ULS – Ficámos bem cientes de que entrou em funcionamento no dia 1 de Janeiro do corrente ano de 2024, no âmbito de uma reorganização dos serviços de saúde que abrange todo o país, a ULS (Unidade Local de Saúde) do Médio Ave que integra a prestação de cuidados de saúde primários e hospitalares numa só unidade de gestão, abrangendo o CHMA (Centro Hospitalar do Médio Ave), formado pelos actuais hospitais de Famalicão e Santo Tirso e os ACES (agrupamentos de centros de saúde) de Famalicão, Trofa e Santo Tirso. São mais de 2.000 trabalhadores.
170.000.000 € – A partir de agora tudo o que diz respeito a prestação de cuidados de saúde do SNS (Serviço Nacional de Saúde) nesta região (presume-se os três concelhos acima referidos) é da responsabilidade desta ULS. Isso explica que o seu orçamento seja de mais de 170 milhões de euros, ou seja, mais do que todo o orçamento do nosso município (162 milhões de euros). É enorme a responsabilidade agora assumida por uma equipa dirigida pelo Dr. António Barbosa e pelo Dr. Luís Moniz e que tem como directora clínica a médica Dr.ª Violeta Ofélia Iglésias, a quem desejamos, para bem de todos nós, o maior êxito.
AMPLIAÇÃO ESTRUTURADA – Também o presidente da câmara municipal, Dr. Mário Passos, manifestou satisfação por esta nomeação e deseja muito que o nosso hospital receba as obras e as ampliações de que necessita, lembrando que o município está já a fazer a sua parte no domínio da saúde. A ampliação estruturada do Hospital de Famalicão que faz título de primeira página e que o Dr. António Barbosa explica, dizendo que é preciso evitar o que aconteceu nas últimas décadas, "em que o hospital foi somando unidades que hoje não se articulam da melhor maneira", tem de merecer toda a atenção dos famalicenses.
RESPONSABILIDADES REPARTIDAS – Que a ampliação é necessária e deve ser bem estruturada não oferece dúvidas. O que importa é que ela seja a ampliação que o bom funcionamento da ULS exige, cabendo aqui muito trabalho, não só à direcção da unidade, como ao município de Famalicão. O município de Famalicão tem aqui uma enorme responsabilidade, pois não podemos ter uma ampliação adequada do hospital e estrangulamentos à volta, com licenciamento de construções ou de actividades que provoquem mais aumento do trânsito.
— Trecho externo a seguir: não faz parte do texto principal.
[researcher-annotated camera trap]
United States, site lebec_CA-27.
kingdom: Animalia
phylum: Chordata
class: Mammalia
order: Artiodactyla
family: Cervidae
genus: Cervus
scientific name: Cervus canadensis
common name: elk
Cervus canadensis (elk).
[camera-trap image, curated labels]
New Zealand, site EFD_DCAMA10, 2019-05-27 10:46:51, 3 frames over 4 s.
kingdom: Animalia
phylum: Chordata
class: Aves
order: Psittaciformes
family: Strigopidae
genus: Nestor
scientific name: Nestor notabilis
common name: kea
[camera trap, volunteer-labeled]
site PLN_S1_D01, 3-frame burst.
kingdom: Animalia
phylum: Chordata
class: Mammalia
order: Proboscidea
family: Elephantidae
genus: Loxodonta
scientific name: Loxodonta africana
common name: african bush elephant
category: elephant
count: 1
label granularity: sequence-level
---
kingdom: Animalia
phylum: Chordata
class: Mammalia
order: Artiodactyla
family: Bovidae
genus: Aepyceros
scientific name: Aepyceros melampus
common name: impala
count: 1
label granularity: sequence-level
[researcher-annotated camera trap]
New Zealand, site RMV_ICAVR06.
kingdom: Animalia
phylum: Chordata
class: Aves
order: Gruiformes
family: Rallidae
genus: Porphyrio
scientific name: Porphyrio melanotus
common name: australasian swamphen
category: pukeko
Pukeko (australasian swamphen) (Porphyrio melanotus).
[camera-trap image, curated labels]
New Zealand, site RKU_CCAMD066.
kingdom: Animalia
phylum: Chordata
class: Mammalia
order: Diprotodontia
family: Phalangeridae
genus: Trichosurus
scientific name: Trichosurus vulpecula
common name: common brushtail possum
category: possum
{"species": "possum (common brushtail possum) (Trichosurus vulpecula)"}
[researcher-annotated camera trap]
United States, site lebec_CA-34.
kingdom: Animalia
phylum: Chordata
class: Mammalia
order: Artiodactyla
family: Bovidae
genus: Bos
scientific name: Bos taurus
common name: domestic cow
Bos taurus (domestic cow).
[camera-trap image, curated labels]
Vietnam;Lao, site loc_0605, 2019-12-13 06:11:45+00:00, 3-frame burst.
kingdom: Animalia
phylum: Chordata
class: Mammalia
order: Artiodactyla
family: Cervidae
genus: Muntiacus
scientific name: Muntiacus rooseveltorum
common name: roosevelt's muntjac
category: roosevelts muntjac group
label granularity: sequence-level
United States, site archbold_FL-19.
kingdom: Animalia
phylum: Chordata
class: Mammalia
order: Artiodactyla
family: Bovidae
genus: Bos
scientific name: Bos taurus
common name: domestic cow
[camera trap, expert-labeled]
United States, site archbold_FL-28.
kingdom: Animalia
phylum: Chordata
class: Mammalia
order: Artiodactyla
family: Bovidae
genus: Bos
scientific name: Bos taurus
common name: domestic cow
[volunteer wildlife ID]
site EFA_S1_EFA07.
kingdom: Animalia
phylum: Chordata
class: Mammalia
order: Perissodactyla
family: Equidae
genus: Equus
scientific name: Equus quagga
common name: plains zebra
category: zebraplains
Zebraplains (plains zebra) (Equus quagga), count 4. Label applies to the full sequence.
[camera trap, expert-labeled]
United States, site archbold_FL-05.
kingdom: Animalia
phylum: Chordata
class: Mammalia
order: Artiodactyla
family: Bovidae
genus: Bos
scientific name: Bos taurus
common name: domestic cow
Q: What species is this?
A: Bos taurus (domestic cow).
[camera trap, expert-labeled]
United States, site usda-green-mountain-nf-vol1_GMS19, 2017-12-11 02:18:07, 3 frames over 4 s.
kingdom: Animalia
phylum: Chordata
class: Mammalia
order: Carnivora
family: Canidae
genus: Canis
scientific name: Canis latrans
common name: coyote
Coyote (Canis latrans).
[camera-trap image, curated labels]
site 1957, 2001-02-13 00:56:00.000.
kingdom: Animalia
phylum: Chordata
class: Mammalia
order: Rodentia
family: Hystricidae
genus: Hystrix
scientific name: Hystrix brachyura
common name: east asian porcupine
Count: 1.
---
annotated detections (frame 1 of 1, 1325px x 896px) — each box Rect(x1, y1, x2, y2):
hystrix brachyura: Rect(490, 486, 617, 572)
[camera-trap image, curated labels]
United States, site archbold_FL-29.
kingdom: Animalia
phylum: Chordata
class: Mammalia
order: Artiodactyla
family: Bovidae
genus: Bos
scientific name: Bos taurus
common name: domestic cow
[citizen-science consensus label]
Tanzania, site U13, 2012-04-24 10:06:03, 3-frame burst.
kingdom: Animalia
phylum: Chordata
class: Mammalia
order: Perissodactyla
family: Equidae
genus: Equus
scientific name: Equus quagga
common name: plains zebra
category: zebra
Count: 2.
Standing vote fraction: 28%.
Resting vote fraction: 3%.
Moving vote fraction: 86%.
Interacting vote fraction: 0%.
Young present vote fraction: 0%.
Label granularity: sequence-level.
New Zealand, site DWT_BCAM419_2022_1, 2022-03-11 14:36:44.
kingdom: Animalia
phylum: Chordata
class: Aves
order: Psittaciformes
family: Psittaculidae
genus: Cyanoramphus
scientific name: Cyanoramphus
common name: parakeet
VISÃO QUE FAZ FALTA – Do que precisamos é de tráfego fluído e prioritário para as ambulâncias e pessoal que trabalha no hospital. Há lá espaço para habitações para médicos e enfermeiros e mesmo para edifícios de rectaguarda do hospital que tanta falta fazem. Outros municípios do nosso país assim têm feito. O que é preciso é visão larga por parte do nosso município e não continuar o atrofiamento que ocorreu nas últimas décadas a nascente e a poente do Hospital São João de Deus. Salve-se o que ainda for a tempo, contando com a colaboração dos particulares, que até bem podem ter vantagem nisso. Estejamos à altura das exigências que resultam da ULS que não estava prevista e surgiu agora.
OUTROS ASSUNTOS – Ficamos sem espaço
para falar dos dinheiros atribuídos às festas do Carnaval, das queixas dos
lesados do Talvai, do eco-parque de Cabeçudos, da residência para estudantes
universitários, da ferrovia e de tantos outros. Problemas não faltam. Tempo e
espaço para os tratar é que são escassos.